ApproachFrom the Valleyview Road walk to nearby Opal Creek. Good trails on both sides of the creek, but best choice is to take the left (north side) trail, just where the creek meets the gravel road, up the bank, then up sharp ridge just above the north creek bank.
This trail leads to the gully north (left) of Opal Falls. This gully is loose and steep, but becomes wider and more stable near top. Once above Opal Falls, excellent game trails lead to upper Opal Creek, about 100 metres above creek once on the south slopes of Mt. Wintour.
Continue on good trails to round obvious steep rock buttress on south end of Wintour. Continue rounding north to intersect drainage from East Ridge of Mt. Wintour then up steep scree/dirt combo to East Ridge about GR360172. GR denotes Universal Transverse Mercator (UTM) National Topographic System of Canada (NTS) grid reference.
Route DescriptionSouth Ridge, Alpine II, 5.4
First ascent of this route by D. Gardner and N. Liske in 1977. Where grass slopes end, head up East Ridge, slightly to right, up easy gully (looks steeper than it really is) and continue up gully to South Ridge, about GR 358172.
Continue north along ridge, lots of exposure and lots of loose rock. Difficult scrambling (4 th class rock) provides great views and lots of interesting moves, but watch your holds as the rock quality is very poor.
About 120 horizontal metres from the summit.
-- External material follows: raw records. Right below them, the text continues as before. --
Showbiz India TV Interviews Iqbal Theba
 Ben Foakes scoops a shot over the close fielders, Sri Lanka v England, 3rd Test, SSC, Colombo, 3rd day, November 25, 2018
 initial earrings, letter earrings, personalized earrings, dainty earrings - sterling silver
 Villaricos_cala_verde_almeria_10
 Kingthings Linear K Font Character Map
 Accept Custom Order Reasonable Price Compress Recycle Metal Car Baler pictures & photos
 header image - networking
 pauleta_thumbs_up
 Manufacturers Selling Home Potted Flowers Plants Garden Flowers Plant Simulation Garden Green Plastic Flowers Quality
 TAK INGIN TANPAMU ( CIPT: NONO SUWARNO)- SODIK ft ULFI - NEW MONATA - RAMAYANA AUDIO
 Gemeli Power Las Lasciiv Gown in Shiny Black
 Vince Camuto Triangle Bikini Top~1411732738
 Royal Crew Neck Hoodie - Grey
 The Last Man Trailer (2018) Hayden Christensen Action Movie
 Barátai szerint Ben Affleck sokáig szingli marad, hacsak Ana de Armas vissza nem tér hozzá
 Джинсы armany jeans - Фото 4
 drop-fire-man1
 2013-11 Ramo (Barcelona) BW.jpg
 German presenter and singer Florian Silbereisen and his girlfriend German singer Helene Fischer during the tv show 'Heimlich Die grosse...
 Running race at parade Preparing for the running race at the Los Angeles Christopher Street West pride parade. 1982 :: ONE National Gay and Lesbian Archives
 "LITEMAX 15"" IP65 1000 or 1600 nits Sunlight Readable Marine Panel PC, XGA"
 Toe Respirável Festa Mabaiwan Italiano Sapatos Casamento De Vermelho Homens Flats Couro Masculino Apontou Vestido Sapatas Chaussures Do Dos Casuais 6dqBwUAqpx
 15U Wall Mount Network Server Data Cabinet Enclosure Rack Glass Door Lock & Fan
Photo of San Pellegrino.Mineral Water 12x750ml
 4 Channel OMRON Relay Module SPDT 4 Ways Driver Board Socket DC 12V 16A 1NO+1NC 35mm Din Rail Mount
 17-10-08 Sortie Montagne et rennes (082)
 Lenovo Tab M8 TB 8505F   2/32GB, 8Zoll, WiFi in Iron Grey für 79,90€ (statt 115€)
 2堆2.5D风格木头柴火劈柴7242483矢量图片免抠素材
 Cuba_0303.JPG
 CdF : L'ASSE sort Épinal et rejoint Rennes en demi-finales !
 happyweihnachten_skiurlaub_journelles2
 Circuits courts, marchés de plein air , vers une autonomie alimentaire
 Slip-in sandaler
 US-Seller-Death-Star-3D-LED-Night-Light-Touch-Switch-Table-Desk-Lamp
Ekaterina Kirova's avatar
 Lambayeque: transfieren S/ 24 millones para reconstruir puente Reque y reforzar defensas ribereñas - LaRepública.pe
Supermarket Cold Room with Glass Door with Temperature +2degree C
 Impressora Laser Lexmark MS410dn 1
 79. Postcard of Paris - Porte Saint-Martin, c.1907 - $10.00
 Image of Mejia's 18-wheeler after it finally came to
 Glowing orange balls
A steep rise in the ridge blocks easy travel.
Left of the centre of the ridge, a slab meets a steep wall, a good crack provided a belay station with bomber nuts or cams. Easy slab climbing (5.4) with good protection, with nuts, for 10 metres, then the line tended right onto easy ground (5.3), but no protection until a short corner. Climb short corner (5.4), with sketchy pro to easy ground above (30 metres from belay). Belay off rock piles, some more solid than others.
Easy scrambling to summit. About 4 hours from the parking lot. Descend the same route. Rappel or downclimb 30 metre crux.